--- start ---
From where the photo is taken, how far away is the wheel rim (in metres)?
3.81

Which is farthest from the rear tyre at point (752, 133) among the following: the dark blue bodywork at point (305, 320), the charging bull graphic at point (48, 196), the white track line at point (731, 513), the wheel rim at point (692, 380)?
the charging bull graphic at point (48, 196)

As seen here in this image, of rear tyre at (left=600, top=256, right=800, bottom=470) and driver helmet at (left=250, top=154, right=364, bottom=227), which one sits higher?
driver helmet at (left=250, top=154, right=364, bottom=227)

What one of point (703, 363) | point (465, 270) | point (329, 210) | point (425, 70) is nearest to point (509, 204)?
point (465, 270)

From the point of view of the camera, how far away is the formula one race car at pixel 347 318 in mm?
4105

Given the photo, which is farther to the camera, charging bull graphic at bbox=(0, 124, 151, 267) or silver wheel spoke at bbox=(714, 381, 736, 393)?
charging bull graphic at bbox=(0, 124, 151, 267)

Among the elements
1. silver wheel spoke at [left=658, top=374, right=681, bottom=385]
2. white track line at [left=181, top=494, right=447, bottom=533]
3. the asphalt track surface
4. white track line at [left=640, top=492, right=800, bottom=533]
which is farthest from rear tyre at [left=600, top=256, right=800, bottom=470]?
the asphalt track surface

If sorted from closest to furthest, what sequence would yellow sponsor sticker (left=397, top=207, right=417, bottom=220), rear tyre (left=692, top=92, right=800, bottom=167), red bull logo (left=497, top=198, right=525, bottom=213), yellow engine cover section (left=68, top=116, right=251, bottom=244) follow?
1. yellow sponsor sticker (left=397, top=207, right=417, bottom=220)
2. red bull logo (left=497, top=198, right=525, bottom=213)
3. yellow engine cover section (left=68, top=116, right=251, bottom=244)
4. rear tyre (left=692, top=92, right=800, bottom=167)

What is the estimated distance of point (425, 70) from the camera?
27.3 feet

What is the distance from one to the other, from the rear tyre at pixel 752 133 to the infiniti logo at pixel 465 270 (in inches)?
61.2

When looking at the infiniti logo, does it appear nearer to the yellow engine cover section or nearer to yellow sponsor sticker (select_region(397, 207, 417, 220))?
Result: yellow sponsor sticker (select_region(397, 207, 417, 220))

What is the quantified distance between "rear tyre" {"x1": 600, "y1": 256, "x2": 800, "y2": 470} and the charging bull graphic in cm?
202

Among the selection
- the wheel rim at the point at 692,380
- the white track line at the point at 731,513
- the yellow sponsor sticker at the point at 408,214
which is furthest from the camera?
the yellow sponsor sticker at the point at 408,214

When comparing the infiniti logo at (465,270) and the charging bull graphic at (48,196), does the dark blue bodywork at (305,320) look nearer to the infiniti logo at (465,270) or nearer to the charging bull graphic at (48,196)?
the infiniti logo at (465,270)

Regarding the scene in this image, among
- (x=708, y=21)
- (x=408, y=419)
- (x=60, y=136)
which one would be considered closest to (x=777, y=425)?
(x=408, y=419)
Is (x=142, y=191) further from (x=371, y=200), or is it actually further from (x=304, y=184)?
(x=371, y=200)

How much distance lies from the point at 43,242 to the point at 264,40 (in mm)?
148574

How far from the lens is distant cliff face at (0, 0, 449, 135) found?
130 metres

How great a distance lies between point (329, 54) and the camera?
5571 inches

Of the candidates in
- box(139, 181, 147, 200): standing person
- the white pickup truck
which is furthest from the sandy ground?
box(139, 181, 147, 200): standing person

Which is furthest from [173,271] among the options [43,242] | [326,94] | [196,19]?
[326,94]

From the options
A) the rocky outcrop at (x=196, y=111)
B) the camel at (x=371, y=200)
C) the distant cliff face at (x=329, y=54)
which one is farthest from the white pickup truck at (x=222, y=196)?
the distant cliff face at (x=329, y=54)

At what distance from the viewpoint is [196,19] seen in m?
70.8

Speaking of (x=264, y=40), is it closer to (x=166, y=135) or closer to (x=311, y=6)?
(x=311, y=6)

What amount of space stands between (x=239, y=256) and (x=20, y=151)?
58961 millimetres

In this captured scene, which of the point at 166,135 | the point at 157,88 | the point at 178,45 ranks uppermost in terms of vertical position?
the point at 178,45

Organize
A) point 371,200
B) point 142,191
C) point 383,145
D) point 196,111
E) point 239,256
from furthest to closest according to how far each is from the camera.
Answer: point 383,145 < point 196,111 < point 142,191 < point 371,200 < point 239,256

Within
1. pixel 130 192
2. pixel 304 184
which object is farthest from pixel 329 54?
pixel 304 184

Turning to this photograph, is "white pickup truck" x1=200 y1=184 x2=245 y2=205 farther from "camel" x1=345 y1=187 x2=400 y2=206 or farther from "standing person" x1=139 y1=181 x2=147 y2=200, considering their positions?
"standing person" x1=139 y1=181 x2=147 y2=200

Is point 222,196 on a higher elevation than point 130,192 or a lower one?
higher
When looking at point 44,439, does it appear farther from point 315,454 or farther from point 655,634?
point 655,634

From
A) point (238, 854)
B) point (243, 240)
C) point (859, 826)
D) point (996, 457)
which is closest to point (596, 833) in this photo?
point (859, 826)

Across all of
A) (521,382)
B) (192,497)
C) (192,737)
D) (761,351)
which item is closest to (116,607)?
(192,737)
--- end ---
-- EXERCISE INSTRUCTIONS --
Each line of the material should be echoed exactly.

-- ANSWER IN FULL --
From where the photo is taken, how far away is the wheel rim (in metres)?
3.81

Which is farthest from the rear tyre at point (752, 133) among the following: the dark blue bodywork at point (305, 320), the charging bull graphic at point (48, 196), the white track line at point (731, 513), the wheel rim at point (692, 380)?
the charging bull graphic at point (48, 196)

As seen here in this image, of rear tyre at (left=600, top=256, right=800, bottom=470) and driver helmet at (left=250, top=154, right=364, bottom=227), which one sits higher?
driver helmet at (left=250, top=154, right=364, bottom=227)

What one of point (703, 363) | point (465, 270) | point (329, 210) | point (425, 70) is nearest to point (509, 204)?
point (465, 270)

From the point of view of the camera, how far away is the formula one race car at pixel 347 318 in mm?
4105

Given the photo, which is farther to the camera, charging bull graphic at bbox=(0, 124, 151, 267) or silver wheel spoke at bbox=(714, 381, 736, 393)?
charging bull graphic at bbox=(0, 124, 151, 267)

Among the elements
1. silver wheel spoke at [left=658, top=374, right=681, bottom=385]
2. white track line at [left=181, top=494, right=447, bottom=533]
3. the asphalt track surface
4. white track line at [left=640, top=492, right=800, bottom=533]
which is farthest from rear tyre at [left=600, top=256, right=800, bottom=470]?
the asphalt track surface

If sorted from closest to furthest, what sequence would yellow sponsor sticker (left=397, top=207, right=417, bottom=220), rear tyre (left=692, top=92, right=800, bottom=167), red bull logo (left=497, top=198, right=525, bottom=213), yellow engine cover section (left=68, top=116, right=251, bottom=244) follow?
1. yellow sponsor sticker (left=397, top=207, right=417, bottom=220)
2. red bull logo (left=497, top=198, right=525, bottom=213)
3. yellow engine cover section (left=68, top=116, right=251, bottom=244)
4. rear tyre (left=692, top=92, right=800, bottom=167)

What is the estimated distance of point (425, 70) from the camera?
27.3 feet

What is the distance from one to the other, from the rear tyre at pixel 752 133 to the infiniti logo at pixel 465 270 (in inches)?
61.2

When looking at the infiniti logo, does it appear nearer to the yellow engine cover section or nearer to yellow sponsor sticker (select_region(397, 207, 417, 220))?
Result: yellow sponsor sticker (select_region(397, 207, 417, 220))

What is the quantified distance between "rear tyre" {"x1": 600, "y1": 256, "x2": 800, "y2": 470} and the charging bull graphic in cm?
202

Among the selection
- the wheel rim at the point at 692,380
- the white track line at the point at 731,513
- the yellow sponsor sticker at the point at 408,214
which is furthest from the camera?
the yellow sponsor sticker at the point at 408,214

When comparing the infiniti logo at (465,270) and the charging bull graphic at (48,196), does the dark blue bodywork at (305,320) look nearer to the infiniti logo at (465,270) or nearer to the charging bull graphic at (48,196)?
the infiniti logo at (465,270)

Regarding the scene in this image, among
- (x=708, y=21)
- (x=408, y=419)
- (x=60, y=136)
which one would be considered closest to (x=777, y=425)?
(x=408, y=419)
Is (x=142, y=191) further from (x=371, y=200), or is it actually further from (x=304, y=184)?
(x=371, y=200)

How much distance lies from the point at 43,242 to the point at 264,40 (in mm)?
148574

How far from the lens is distant cliff face at (0, 0, 449, 135) found?
130 metres

How great a distance lies between point (329, 54) and the camera?
5571 inches

Of the candidates in
- box(139, 181, 147, 200): standing person
- the white pickup truck
which is furthest from the sandy ground?
box(139, 181, 147, 200): standing person

Which is furthest from [173,271] among the options [43,242] | [326,94] | [196,19]?
[326,94]

From the options
A) the rocky outcrop at (x=196, y=111)
B) the camel at (x=371, y=200)
C) the distant cliff face at (x=329, y=54)
which one is farthest from the white pickup truck at (x=222, y=196)?
the distant cliff face at (x=329, y=54)

At what distance from the viewpoint is [196,19] seen in m?
70.8

Speaking of (x=264, y=40), is it closer to (x=166, y=135) or closer to (x=311, y=6)?
(x=311, y=6)

What amount of space stands between (x=239, y=256) and (x=20, y=151)?
58961 millimetres

In this captured scene, which of the point at 166,135 | the point at 157,88 | the point at 178,45 ranks uppermost in terms of vertical position?
the point at 178,45

Organize
A) point 371,200
B) point 142,191
C) point 383,145
D) point 196,111
E) point 239,256
from furthest to closest according to how far each is from the camera.
Answer: point 383,145 < point 196,111 < point 142,191 < point 371,200 < point 239,256

Within
1. pixel 130 192
2. pixel 304 184
which object is farthest from pixel 329 54?
pixel 304 184

Turning to this photograph, is "white pickup truck" x1=200 y1=184 x2=245 y2=205 farther from "camel" x1=345 y1=187 x2=400 y2=206 or farther from "standing person" x1=139 y1=181 x2=147 y2=200, considering their positions?
"standing person" x1=139 y1=181 x2=147 y2=200

Is point 222,196 on a higher elevation than point 130,192 or a lower one?
higher
When looking at point 44,439, does it appear farther from point 315,454 or farther from point 655,634?
point 655,634

From
A) point (238, 854)
B) point (243, 240)
C) point (859, 826)
D) point (996, 457)
which is closest to point (596, 833) in this photo?
point (859, 826)

Across all of
A) (521,382)
B) (192,497)
C) (192,737)
D) (761,351)
which item is closest to (116,607)?
(192,737)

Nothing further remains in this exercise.